An automatic indexing system for Postgres: How we built the pganalyze Indexing Engine

Indexing is hard. Most people who have worked with databases will agree that regardless of how you do it, creating the right indexes on your database requires thought and detailed analysis. It's not something to be taken lightly. If you don't create the right indexes, your queries will be slow, and if you create too many indexes, your writes on busy tables will be slowed down significantly.

But even if you know how to do it, indexing takes a lot of effort. And this has gotten more complex with the use of microservices (no longer a single place to look for queries), and the continued use of ORMs to generate queries from application logic, hiding the exact details of what kind of queries are running on production.

Over a year ago we set out to challenge the status quo. Our guiding principle was to build a better indexing system that is AI-assisted, but developer-driven. And today we are introducing the first leap forward to help address the complexity of indexing modern query workloads.

In this blog post, we will walk you through the new pganalyze Indexing Engine that gives developers a better way to index their database through automatic index selection. This intelligent system can be explained, understood and (in future iterations) tuned to individual indexing preferences.

Continue reading to take a closer look at what the pganalyze Indexing Engine is, and how we built it. If you are interested in how to use the new functionality in pganalyze, check out our companion blog post about the new version of the pganalyze Index Advisor.

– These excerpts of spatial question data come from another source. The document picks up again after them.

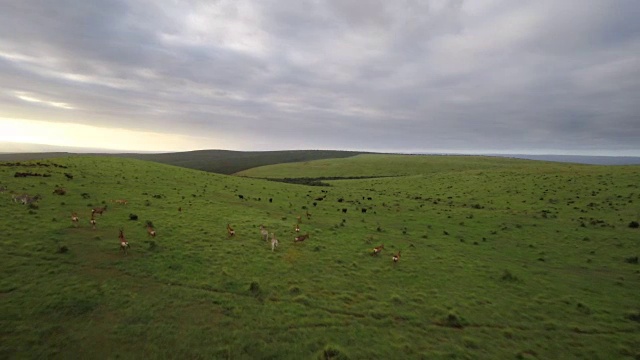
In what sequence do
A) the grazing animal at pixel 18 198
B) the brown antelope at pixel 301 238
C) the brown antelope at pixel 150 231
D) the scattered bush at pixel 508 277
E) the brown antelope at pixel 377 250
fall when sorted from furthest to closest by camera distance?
the grazing animal at pixel 18 198 < the brown antelope at pixel 301 238 < the brown antelope at pixel 377 250 < the brown antelope at pixel 150 231 < the scattered bush at pixel 508 277

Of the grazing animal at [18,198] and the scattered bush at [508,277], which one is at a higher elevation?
the grazing animal at [18,198]

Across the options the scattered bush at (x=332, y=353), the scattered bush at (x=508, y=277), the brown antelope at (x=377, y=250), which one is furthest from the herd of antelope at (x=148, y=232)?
the scattered bush at (x=332, y=353)

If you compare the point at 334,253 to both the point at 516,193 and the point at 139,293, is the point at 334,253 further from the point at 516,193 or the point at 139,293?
the point at 516,193

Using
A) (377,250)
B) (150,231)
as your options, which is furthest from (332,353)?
(150,231)

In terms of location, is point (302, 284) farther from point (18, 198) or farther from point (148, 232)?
point (18, 198)

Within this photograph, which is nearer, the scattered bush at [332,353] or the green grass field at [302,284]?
the scattered bush at [332,353]

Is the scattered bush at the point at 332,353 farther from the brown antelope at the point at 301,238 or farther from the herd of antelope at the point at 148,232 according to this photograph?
the brown antelope at the point at 301,238

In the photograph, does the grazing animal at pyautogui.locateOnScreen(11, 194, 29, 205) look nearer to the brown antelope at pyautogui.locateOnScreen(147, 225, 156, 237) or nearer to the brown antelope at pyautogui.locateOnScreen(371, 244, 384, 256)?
the brown antelope at pyautogui.locateOnScreen(147, 225, 156, 237)

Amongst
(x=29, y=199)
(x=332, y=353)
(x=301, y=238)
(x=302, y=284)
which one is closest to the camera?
(x=332, y=353)

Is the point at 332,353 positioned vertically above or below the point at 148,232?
below

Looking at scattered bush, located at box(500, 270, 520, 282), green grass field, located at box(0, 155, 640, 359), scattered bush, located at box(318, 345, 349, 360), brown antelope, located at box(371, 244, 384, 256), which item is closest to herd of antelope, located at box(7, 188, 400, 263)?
brown antelope, located at box(371, 244, 384, 256)

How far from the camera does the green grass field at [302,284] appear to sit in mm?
12484

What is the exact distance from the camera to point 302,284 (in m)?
17.8

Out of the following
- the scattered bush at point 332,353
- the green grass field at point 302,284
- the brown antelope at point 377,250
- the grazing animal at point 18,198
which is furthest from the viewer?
the grazing animal at point 18,198
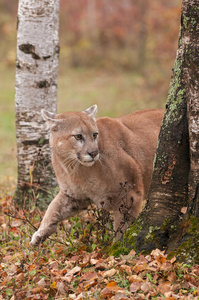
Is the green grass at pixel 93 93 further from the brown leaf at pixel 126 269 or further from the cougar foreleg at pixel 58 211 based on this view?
the brown leaf at pixel 126 269

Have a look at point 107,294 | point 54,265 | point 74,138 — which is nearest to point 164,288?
point 107,294

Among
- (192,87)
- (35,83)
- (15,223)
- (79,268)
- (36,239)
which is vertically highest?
(192,87)

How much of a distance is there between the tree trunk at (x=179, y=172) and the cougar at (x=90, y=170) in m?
0.50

Diagram illustrating the two phases of the pganalyze Indexing Engine

A structured approach for database indexing

Best practices for creating the right indexes haven't changed much over the years, but the knowledge on how to do it isn't evenly distributed. If you ask a Postgres expert, they will give you a variant of the advice contained in the Postgres documentation, or excellent third-party resources such as Markus Winand's "Use The Index, Luke". If you are a typical application developer, you probably know how to handle single and multi-column B-tree indexes, but find it challenging to reason about other Postgres index types such as GIST and GIN.

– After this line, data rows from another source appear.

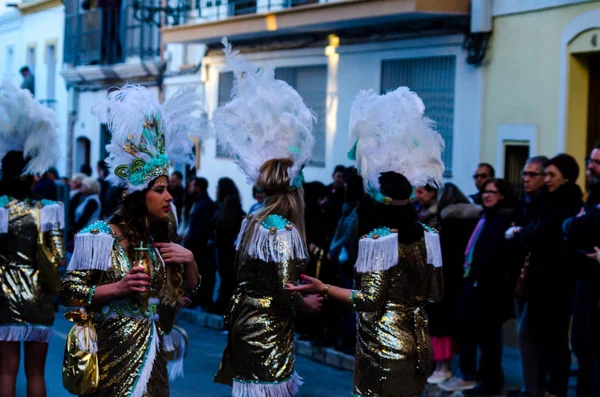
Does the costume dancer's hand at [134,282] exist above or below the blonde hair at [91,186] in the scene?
below

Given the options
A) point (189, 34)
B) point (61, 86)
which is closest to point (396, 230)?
point (189, 34)

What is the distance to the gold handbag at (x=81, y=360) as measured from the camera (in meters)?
5.00

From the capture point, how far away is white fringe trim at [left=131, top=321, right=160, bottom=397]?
16.7ft

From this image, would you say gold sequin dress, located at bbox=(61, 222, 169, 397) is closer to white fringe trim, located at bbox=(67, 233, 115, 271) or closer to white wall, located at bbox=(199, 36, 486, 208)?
white fringe trim, located at bbox=(67, 233, 115, 271)

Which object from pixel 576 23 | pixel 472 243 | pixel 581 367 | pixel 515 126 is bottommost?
pixel 581 367

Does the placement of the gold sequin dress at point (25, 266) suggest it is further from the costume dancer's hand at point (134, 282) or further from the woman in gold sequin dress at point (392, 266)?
the costume dancer's hand at point (134, 282)

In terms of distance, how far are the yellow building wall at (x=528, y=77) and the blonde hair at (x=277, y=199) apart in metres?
5.74

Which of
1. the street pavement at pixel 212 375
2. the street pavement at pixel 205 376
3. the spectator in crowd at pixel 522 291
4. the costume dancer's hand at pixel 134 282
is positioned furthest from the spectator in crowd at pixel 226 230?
the costume dancer's hand at pixel 134 282

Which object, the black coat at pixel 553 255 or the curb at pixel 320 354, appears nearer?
the black coat at pixel 553 255

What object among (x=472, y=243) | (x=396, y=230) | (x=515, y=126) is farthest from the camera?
(x=515, y=126)

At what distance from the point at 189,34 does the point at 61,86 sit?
11.8 metres

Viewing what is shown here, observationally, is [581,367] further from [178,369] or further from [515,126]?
[515,126]

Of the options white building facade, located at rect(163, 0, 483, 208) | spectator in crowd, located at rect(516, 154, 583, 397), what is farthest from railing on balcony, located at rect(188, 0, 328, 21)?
spectator in crowd, located at rect(516, 154, 583, 397)

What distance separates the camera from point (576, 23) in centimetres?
1146
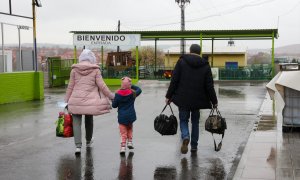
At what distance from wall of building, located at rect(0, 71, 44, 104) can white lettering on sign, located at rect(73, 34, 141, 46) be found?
31.4ft

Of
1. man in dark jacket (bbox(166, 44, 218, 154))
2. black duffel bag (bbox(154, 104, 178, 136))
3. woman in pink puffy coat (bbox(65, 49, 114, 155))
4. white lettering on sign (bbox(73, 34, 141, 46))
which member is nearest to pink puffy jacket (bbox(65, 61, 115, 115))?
woman in pink puffy coat (bbox(65, 49, 114, 155))

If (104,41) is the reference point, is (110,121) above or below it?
below

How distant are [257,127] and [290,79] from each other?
1516 mm

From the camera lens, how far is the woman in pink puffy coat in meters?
7.66

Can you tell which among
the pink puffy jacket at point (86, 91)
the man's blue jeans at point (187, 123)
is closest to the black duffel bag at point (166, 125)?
the man's blue jeans at point (187, 123)

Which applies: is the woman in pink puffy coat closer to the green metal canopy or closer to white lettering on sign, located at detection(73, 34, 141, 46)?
white lettering on sign, located at detection(73, 34, 141, 46)

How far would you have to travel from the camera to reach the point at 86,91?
770 centimetres

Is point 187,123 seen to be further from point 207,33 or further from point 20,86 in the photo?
point 207,33

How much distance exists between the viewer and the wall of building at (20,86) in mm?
16922

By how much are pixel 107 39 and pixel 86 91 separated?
20946 millimetres

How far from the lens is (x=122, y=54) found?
28688 millimetres

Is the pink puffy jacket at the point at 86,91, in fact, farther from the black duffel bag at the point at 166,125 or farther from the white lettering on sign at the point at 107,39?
the white lettering on sign at the point at 107,39

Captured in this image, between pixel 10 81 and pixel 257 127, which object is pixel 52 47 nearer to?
pixel 10 81

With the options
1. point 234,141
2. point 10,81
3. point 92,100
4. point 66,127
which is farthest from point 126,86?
point 10,81
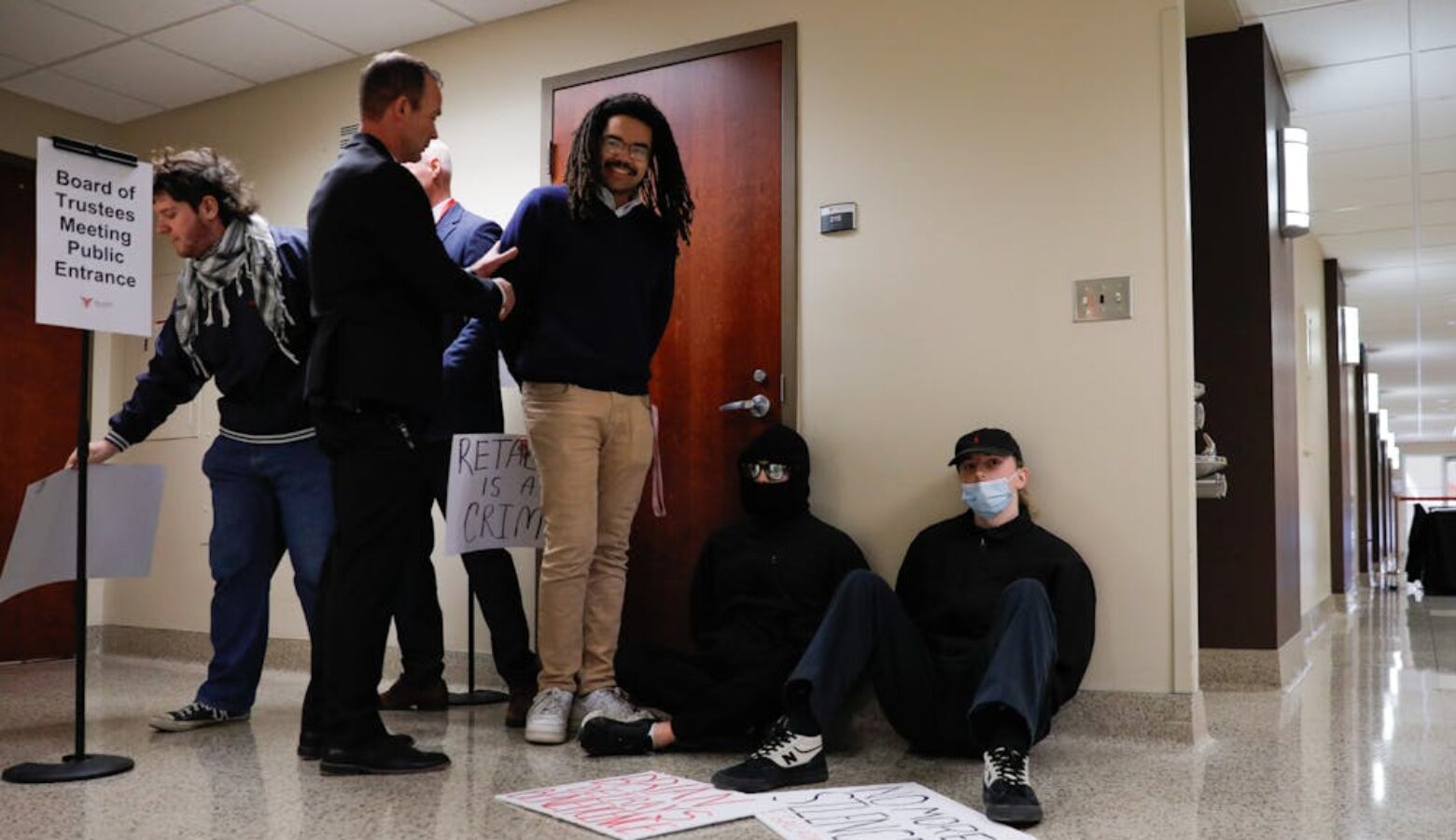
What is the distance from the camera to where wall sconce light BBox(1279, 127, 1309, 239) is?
4.48 m

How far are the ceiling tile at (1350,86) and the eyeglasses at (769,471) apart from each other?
10.6ft

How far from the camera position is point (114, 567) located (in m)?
2.96

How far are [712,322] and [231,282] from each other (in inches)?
56.5

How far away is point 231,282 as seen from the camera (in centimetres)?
299

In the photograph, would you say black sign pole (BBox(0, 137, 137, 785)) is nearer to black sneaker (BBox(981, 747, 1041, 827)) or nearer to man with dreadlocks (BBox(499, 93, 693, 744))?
man with dreadlocks (BBox(499, 93, 693, 744))

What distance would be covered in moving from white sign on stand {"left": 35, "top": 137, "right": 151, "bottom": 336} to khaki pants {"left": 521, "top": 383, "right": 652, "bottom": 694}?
38.8 inches

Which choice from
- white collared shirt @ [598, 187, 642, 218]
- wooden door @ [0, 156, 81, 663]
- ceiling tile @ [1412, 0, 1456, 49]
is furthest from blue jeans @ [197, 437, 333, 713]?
ceiling tile @ [1412, 0, 1456, 49]

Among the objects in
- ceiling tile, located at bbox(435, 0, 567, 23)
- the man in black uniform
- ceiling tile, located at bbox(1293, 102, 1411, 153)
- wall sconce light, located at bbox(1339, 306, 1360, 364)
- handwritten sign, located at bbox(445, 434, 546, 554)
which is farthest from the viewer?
wall sconce light, located at bbox(1339, 306, 1360, 364)

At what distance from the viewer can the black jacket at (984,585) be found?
2.67 meters

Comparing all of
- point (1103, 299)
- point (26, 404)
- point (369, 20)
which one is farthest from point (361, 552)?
point (26, 404)

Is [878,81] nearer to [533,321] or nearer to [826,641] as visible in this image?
[533,321]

To start with, let's take a look at how we can think about indexes at the high level. Fundamentally, indexes are a variant of a cache. We create an additional data structure within our database to help make queries faster - either by answering the query's question directly from the index, or by optimizing where to look for in the actual table. The tradeoff is that each added index slows down the writes to the database, as the database has to continue to maintain the index data structure.

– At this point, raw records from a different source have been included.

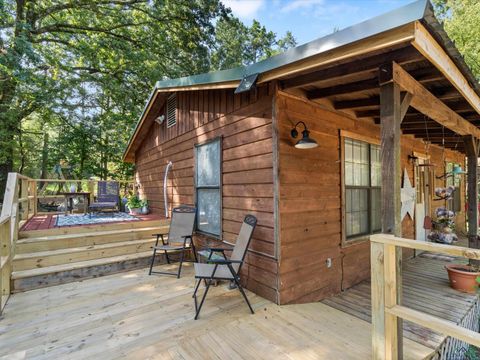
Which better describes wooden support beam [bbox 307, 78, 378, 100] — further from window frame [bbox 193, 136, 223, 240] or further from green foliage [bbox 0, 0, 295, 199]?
green foliage [bbox 0, 0, 295, 199]

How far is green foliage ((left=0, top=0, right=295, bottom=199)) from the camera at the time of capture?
29.2ft

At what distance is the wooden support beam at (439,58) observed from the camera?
1.67 m

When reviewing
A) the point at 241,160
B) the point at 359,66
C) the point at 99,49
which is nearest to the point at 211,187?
the point at 241,160

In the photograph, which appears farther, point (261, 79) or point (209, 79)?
point (209, 79)

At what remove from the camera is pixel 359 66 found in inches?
87.8

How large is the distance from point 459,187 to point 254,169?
9.12m

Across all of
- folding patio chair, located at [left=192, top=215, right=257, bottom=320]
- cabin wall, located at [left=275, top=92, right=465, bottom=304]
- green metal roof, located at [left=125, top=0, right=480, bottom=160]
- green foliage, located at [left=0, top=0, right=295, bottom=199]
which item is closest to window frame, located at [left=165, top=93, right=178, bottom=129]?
green metal roof, located at [left=125, top=0, right=480, bottom=160]

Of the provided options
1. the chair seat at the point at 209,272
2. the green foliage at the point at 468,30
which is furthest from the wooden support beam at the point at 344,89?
the green foliage at the point at 468,30

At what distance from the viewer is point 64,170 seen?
14.1 meters

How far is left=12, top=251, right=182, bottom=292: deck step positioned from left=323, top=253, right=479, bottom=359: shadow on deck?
3061mm

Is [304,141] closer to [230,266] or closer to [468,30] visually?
[230,266]

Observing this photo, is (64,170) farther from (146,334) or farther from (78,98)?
(146,334)

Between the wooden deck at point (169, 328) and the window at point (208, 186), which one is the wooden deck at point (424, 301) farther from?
the window at point (208, 186)

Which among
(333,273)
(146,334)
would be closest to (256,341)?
(146,334)
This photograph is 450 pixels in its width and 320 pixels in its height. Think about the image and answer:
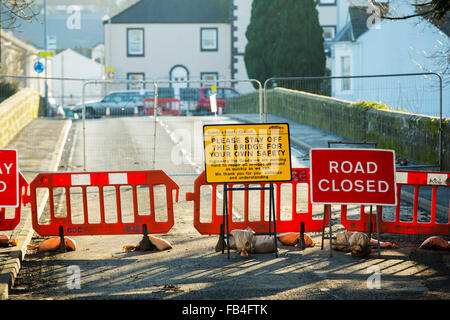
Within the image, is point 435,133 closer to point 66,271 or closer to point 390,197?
point 390,197

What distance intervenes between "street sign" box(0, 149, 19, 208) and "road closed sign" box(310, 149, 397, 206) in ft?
12.9

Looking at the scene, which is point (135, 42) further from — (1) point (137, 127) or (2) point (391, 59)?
(1) point (137, 127)

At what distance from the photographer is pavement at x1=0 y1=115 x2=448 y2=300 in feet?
29.5

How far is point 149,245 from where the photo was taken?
10180 millimetres

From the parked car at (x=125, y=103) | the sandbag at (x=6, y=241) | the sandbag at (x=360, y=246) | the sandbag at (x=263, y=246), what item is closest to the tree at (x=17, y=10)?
the sandbag at (x=6, y=241)

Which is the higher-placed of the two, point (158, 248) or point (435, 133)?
point (435, 133)

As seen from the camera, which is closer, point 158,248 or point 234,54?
point 158,248

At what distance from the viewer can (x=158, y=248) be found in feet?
33.3

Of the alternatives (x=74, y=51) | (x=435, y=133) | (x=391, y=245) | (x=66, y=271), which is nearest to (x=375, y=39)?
(x=435, y=133)

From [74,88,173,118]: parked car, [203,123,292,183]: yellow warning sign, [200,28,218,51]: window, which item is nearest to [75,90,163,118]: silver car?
[74,88,173,118]: parked car

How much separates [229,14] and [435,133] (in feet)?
151

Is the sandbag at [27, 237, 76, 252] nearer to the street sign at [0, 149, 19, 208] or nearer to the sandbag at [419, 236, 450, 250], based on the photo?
the street sign at [0, 149, 19, 208]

Compared to other kinds of caches, with indexes we don't have to worry about cache consistency - the database takes care of that for us - but that's exactly what makes index writes expensive: they are guaranteed to be consistent with our regular table writes.

In the pganalyze Indexing Engine we represent this fundamental tradeoff of performance improvement with write overhead with two metrics:

  1. Cost improvement: How much a potential index would improve query performance, based on the Postgres cost model
  2. Index Write Overhead: How many additional bytes are written to indexes, compared to the bytes written to the table itself

But before we can decide about this tradeoff, how do we even know which indexes we could create? Typically, you start by looking at the queries you are running. For simple queries this is straightforward, but with complex queries that becomes hard to reason about quickly.

The first phase of the pganalyze Indexing Engine: Query Analysis

The first phase of the Indexing Engine runs at least once for each query (possibly multiple times if the schema changes), and is responsible for making sense of both simple and complex queries.

This phase structures queries into a simpler format for processing by the second phase, and makes it easier to introspect the actual inputs to the index recommendation logic.

Diagram showing multiple queries broken down into many scans on different tables

Breaking down Postgres queries into scans

A fundamental decision we've made for the pganalyze Indexing Engine is that we break down queries into smaller parts we call "scans". Scans are always on a single table, and you may be familiar with this concept from reading an EXPLAIN plan. For example, in an EXPLAIN plan you could see a Sequential Scan or Index Scan, both representing a different scan method for the same scan on a given table.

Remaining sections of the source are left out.